MRI sales see slow growth But new features will help

A recent report from Kalorama Information, a leading diagnostic market research provider, said sales of magnetic resonance imaging machines have grown a bit — even during the nation’s recession — and should continue to grow slightly in the coming years.

But that growth will not occur in the same manner as other technological devices, as functionality will drive future sales, and health insurance companies will have a strong say in how much MRI sales will grow.

The report issued last year, Medical Imaging: MRI & Ultrasound Markets, said about 28 million MRI scans were performed in the U.S. in 2008. That volume had slowed somewhat, mostly due to insurers requiring pre-certification. The more often an MRI machine is used, the more revenue it generates and the more it reduces the per-use cost for its owner.

Kalorama Information Publisher Bruce Carlson said the pre-certification requirement doesn’t directly affect the manufacturing market. But he did point out that it impacts sales on an indirect basis because hospitals won’t have driving needs to buy new systems if they have fewer insurance-approved MRI procedures to perform.

“We are only estimating a small growth in MRI — 1 to 2 percent in most health care device markets and the imaging market is anemic. When price increases are considered, it can almost be zero. But it still is growth in a recession,” wrote Carlson from his New York office in an e-mail.

“Emerging markets are a small part of the engine here. It’s still mostly a 50 percent North American market, but they provide some growth opportunities. And a counter to the slowing in standard procedures is that it’s increasingly being ordered for surgical procedures. High-level MRI is sensitive enough to replace arthroscopy,” he added.

An MRI system can cost from $500,000 to $2 million, depending on the magnetic power of a unit, and the report noted that hospitals have had to streamline and simplify how these machines are used to justify a purchase. Kalorama Information cited one way of doing that is to use advanced operational software that can, for instance, perform several exams on a single patient at the same time.

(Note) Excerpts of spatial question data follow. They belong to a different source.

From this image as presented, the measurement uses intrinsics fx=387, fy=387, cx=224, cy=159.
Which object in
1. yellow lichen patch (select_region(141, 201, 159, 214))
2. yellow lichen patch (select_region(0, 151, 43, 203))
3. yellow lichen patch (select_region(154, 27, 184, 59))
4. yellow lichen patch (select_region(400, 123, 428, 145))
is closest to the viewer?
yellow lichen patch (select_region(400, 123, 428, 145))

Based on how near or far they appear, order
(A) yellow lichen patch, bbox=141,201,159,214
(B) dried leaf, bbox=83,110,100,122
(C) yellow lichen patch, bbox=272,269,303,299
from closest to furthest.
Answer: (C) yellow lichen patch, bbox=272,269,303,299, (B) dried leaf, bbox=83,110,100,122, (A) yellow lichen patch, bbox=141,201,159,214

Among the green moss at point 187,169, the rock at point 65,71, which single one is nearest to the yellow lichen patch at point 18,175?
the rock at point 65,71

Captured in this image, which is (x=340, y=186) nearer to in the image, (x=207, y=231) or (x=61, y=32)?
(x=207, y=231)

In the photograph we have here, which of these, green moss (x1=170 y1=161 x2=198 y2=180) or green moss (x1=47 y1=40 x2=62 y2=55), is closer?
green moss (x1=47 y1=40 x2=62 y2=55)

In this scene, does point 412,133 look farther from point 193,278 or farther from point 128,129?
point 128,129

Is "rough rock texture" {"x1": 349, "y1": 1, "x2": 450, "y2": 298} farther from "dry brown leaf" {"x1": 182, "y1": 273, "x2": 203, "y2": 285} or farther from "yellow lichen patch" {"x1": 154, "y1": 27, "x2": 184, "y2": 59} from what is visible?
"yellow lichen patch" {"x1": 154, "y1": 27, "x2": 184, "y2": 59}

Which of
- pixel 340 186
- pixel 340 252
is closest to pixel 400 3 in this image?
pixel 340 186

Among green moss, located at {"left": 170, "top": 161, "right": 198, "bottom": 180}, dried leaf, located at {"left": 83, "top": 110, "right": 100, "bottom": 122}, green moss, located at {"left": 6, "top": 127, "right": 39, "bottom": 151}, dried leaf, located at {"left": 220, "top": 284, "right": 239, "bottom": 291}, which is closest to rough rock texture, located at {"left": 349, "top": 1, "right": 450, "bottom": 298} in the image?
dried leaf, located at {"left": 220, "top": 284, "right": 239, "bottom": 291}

“The price resistance is for current systems at current functionality. It sounds odd but they may actually overcome the price impediment by increasing the price on some systems but also increasing function,” said Carlson, who added that his firm expects 4 percent growth in the MRI market over the next four to five years.

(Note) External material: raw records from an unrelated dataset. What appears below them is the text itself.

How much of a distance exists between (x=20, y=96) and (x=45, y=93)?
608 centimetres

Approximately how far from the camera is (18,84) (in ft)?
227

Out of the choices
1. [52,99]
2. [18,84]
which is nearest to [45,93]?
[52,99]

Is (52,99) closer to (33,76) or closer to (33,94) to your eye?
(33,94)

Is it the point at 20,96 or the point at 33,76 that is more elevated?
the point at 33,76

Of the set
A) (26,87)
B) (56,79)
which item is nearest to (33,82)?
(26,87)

Carlson pointed out that in other technology fields such as communications, the development pattern is toward smaller units — for example, handheld devices — that reduce cost and increase sales. But MRI designers and manufacturers are taking a different approach.

“With the high-cost system such as MRI and a few players, there tends to be less development in the cheaper, higher-volume direction — the way of making an MRI cheaper to conduct — but in actually increasing the functionality so that it’s more likely insurers will OK the procedure over other technologies.

“Making systems faster, requiring less imaging time from the patient and more readable will tend to have this effect,” he said.

“For instance, a 3T system can give a surgeon the confidence that a cardiac surgical intervention may not be required, while a lesser system could not. So there is upward price pressure for health systems contemplating a purchase. Our analysts suspect that better software over the next four or five years may help to make images more precise.”

Carlson said the market leaders in MRI production are Siemens, GE and Phillips. He said one Siemens product, Syngo Expert-I, adds a remote consultation so other physicians can see the MRI result.

“Those types of things will help sell more systems and thus drive revenue,” he said.

Kalorama Information has been a publisher of market research in medical markets for more than 30 years. MarketResearch.com acquired the company in 1998. The report indicated that worldwide revenue for MRI systems topped $4 billion in 2008, and should reach $4.16 billion by the end of this year and $4.45 billion in 2012.

According to a study last summer by The Lewin Group Inc. for the Advanced Medical Technology Association, the medical technology industry employed 422,778 workers, paid $24.6 billion in wages, and shipped products worth $135.9 billion in 2008. Those numbers were up by roughly 12 percent from 2005.

“The medical technology industry is a strong and vibrant part of the U.S. economy and plays a critical role in our health economy,” read the report, called State Impacts of the Medical Technology Industry.

California, Minnesota, Massachusetts, Pennsylvania and Florida had the industry’s highest employment numbers. Surgical appliance and supplies manufacturing was the sector that employed the most workers, followed by surgical and medical instrument manufacturing.

The study found Michigan to be the median state — the one in the middle of the 50 — and reported that medical technology industry workers in the state were earning an average of 22 percent more than the average employee in Michigan.

The report said Michigan had 9,355 employed in the medical technology industry in 2007 and those workers earned $467 million that year for an annual average wage of $50,022. That same year the average worker in Michigan earned $40,935. Medical technology industry sales in Michigan topped $2.4 billion in 2007.